### DIRECTIVE A:
For the article on hybrid classroom technology below, decide whether each statement agrees with it, answering yes or no and quoting the words that settle it: (i) a typical integrated classroom should have two large screen monitors; (ii) conferencing platforms often differ greatly in functionality; (iii) older campuses may need upgrades to fiber optic infrastructure.
### DIRECTIVE B:
Carry on the article on hybrid classroom technology below, starting after its final sentence.

### PROVIDED TEXT:
"""
By Rick Musto
As educators and school administrators across the country struggle to find a balance between remote and in-person instruction, a hybrid learning model may offer the best and safest long-term solution. So, how will your classroom adapt to this new model? Of course, technology will play an important role and you will need to assess your existing classroom technology and infrastructure.
This article will focus on how a typical classroom can support a synchronous hybrid learning model. The hybrid solution can take on many forms, but this model blends in-classroom instruction with simultaneous synchronous remote learning. Remote learning typically comes in two broad categories:
Learning happens in real time with teacher and student in a virtual setting
learning happens independently, without real time interaction or instruction between student and teacher
For a teacher to effectively deliver synchronous learning to students, especially as part of an in-classroom learning curriculum, the classroom environment will ultimately need to shift and expand beyond the current digital in-classroom setting. The infrastructure for this new integrated classroom model must address device management, internet access deficiencies, audio/ visual requirements and something to tie it all together. For older campuses this also may include upgrades to fiber optic infrastructure, structured cabling and campus data network equipment.
A typical integrated classroom in this new setting should have the following equipment.
- Two (2) large screen monitors, one for the instructor and the primary presentation/instruction, the other for the students to see and interact with the distance learners participating remotely.
- Two (2) camera’s, one providing a wide shot of the room, the other to follow whoever is speaking. This allows the remote students to see who is speaking, resulting in a richer
- Microphones to pick up audio throughout the room.
- An A/V controller, amplifier, audio/video converter and streaming processor to tie it all together.
The infrastructure for this new integrated classroom model must address device management, internet access deficiencies, audio/ visual requirements and something to tie it all together
The other key element is the adoption of a conferencing platform that best serves your needs. Popular platforms include Zoom, Microsoft Teams, GoToMeeting and Google Meet. In terms of functionality, there is often not much difference between the different platforms. But there are several elements to consider.
"""
### PROVIDED INFORMATION:
"""
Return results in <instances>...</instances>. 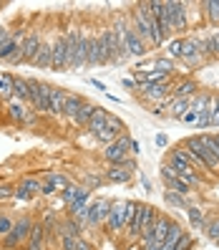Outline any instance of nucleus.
Instances as JSON below:
<instances>
[{
    "label": "nucleus",
    "mask_w": 219,
    "mask_h": 250,
    "mask_svg": "<svg viewBox=\"0 0 219 250\" xmlns=\"http://www.w3.org/2000/svg\"><path fill=\"white\" fill-rule=\"evenodd\" d=\"M89 33L86 31H76L71 28L66 33V46H68V68L78 71L81 66H86V53H89Z\"/></svg>",
    "instance_id": "obj_1"
},
{
    "label": "nucleus",
    "mask_w": 219,
    "mask_h": 250,
    "mask_svg": "<svg viewBox=\"0 0 219 250\" xmlns=\"http://www.w3.org/2000/svg\"><path fill=\"white\" fill-rule=\"evenodd\" d=\"M136 208H139V202H131V200L111 202V210H109V217H106V232L109 235H119L126 228L128 217L136 212Z\"/></svg>",
    "instance_id": "obj_2"
},
{
    "label": "nucleus",
    "mask_w": 219,
    "mask_h": 250,
    "mask_svg": "<svg viewBox=\"0 0 219 250\" xmlns=\"http://www.w3.org/2000/svg\"><path fill=\"white\" fill-rule=\"evenodd\" d=\"M134 31L144 43L154 46V18H151V3H139L134 10Z\"/></svg>",
    "instance_id": "obj_3"
},
{
    "label": "nucleus",
    "mask_w": 219,
    "mask_h": 250,
    "mask_svg": "<svg viewBox=\"0 0 219 250\" xmlns=\"http://www.w3.org/2000/svg\"><path fill=\"white\" fill-rule=\"evenodd\" d=\"M33 220L28 215H20L16 220V225H13V230L8 232V238L3 240V248L5 250H18L20 245H28V238H31V230H33Z\"/></svg>",
    "instance_id": "obj_4"
},
{
    "label": "nucleus",
    "mask_w": 219,
    "mask_h": 250,
    "mask_svg": "<svg viewBox=\"0 0 219 250\" xmlns=\"http://www.w3.org/2000/svg\"><path fill=\"white\" fill-rule=\"evenodd\" d=\"M28 83H31V104H33V109H36L38 114H48L53 86L40 83V81H33V79H28Z\"/></svg>",
    "instance_id": "obj_5"
},
{
    "label": "nucleus",
    "mask_w": 219,
    "mask_h": 250,
    "mask_svg": "<svg viewBox=\"0 0 219 250\" xmlns=\"http://www.w3.org/2000/svg\"><path fill=\"white\" fill-rule=\"evenodd\" d=\"M131 142H134V139H128L126 134H124V137H119L113 144H109L106 149H104V159L109 162L111 167L124 165L126 157H128V152H131Z\"/></svg>",
    "instance_id": "obj_6"
},
{
    "label": "nucleus",
    "mask_w": 219,
    "mask_h": 250,
    "mask_svg": "<svg viewBox=\"0 0 219 250\" xmlns=\"http://www.w3.org/2000/svg\"><path fill=\"white\" fill-rule=\"evenodd\" d=\"M204 58V41L201 38H182V61L197 66Z\"/></svg>",
    "instance_id": "obj_7"
},
{
    "label": "nucleus",
    "mask_w": 219,
    "mask_h": 250,
    "mask_svg": "<svg viewBox=\"0 0 219 250\" xmlns=\"http://www.w3.org/2000/svg\"><path fill=\"white\" fill-rule=\"evenodd\" d=\"M169 167H171L174 172H177V174H184V172H197L194 162H192V157L186 154L184 146H174V149H171V154H169Z\"/></svg>",
    "instance_id": "obj_8"
},
{
    "label": "nucleus",
    "mask_w": 219,
    "mask_h": 250,
    "mask_svg": "<svg viewBox=\"0 0 219 250\" xmlns=\"http://www.w3.org/2000/svg\"><path fill=\"white\" fill-rule=\"evenodd\" d=\"M151 18H154V23H156L159 28H162L164 38L174 33V31H171V21H169V8H166L164 0H151Z\"/></svg>",
    "instance_id": "obj_9"
},
{
    "label": "nucleus",
    "mask_w": 219,
    "mask_h": 250,
    "mask_svg": "<svg viewBox=\"0 0 219 250\" xmlns=\"http://www.w3.org/2000/svg\"><path fill=\"white\" fill-rule=\"evenodd\" d=\"M162 180L166 182V189H171V192H177V195H182V197L192 192V187H189V185H186V182H184V180H182L169 165L162 167Z\"/></svg>",
    "instance_id": "obj_10"
},
{
    "label": "nucleus",
    "mask_w": 219,
    "mask_h": 250,
    "mask_svg": "<svg viewBox=\"0 0 219 250\" xmlns=\"http://www.w3.org/2000/svg\"><path fill=\"white\" fill-rule=\"evenodd\" d=\"M166 8H169L171 31H174V33L186 31V3H179V0H171V3H166Z\"/></svg>",
    "instance_id": "obj_11"
},
{
    "label": "nucleus",
    "mask_w": 219,
    "mask_h": 250,
    "mask_svg": "<svg viewBox=\"0 0 219 250\" xmlns=\"http://www.w3.org/2000/svg\"><path fill=\"white\" fill-rule=\"evenodd\" d=\"M43 46V38H40V31H28L25 33V41H23V63H33L36 56Z\"/></svg>",
    "instance_id": "obj_12"
},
"""
### FINAL ANSWER A:
(i) Yes: "Two (2) large screen monitors, one for the instructor and the primary presentation/instruction, the other for the students to see and interact with the distance learners participating remotely."
(ii) No: "In terms of functionality, there is often not much difference between the different platforms."
(iii) Yes: "For older campuses this also may include upgrades to fiber optic infrastructure, structured cabling and campus data network equipment."

### FINAL ANSWER B:
- Does the platform easily accommodate your expected classroom size?
- Is the navigation simple and easily understood by your
- Does the platform require a special download or app?
- Is it easily accessible by all your students?
In any combination of remote, traditional, or hybrid learning the physical classroom will play a key role in keeping students connected with the teacher and grounded in the classroom environment.
Helpful Audio Visual Resources
There are many companies that specialize in these types of AV system controllers, including Extron, Lifesize Video Conferencing and Stem Audio. They can integrate this experience into the classroom, making it seamless and easy to use. We have a long-standing working relationship with Extron, which offers integrated classroom, AV signal distribution, control, and audio equipment for districts around the country. For more information, check out these resources:
Stem Audio: www.stemaudio.com/setup-a-clas...
The specific Extron components that can tie all your classroom hardware together, as referenced above are:
- A/V Controller (MLC Plus 200) - Start stop and pause recording
- Amplifier (MVC 121 Plus) - Amplifies wireless mics
- Scaling Bridge (Media port 200) - Takes audio and video, converts to USB video stream from laptop/CPU – “Zoom”, “Teams”, etc.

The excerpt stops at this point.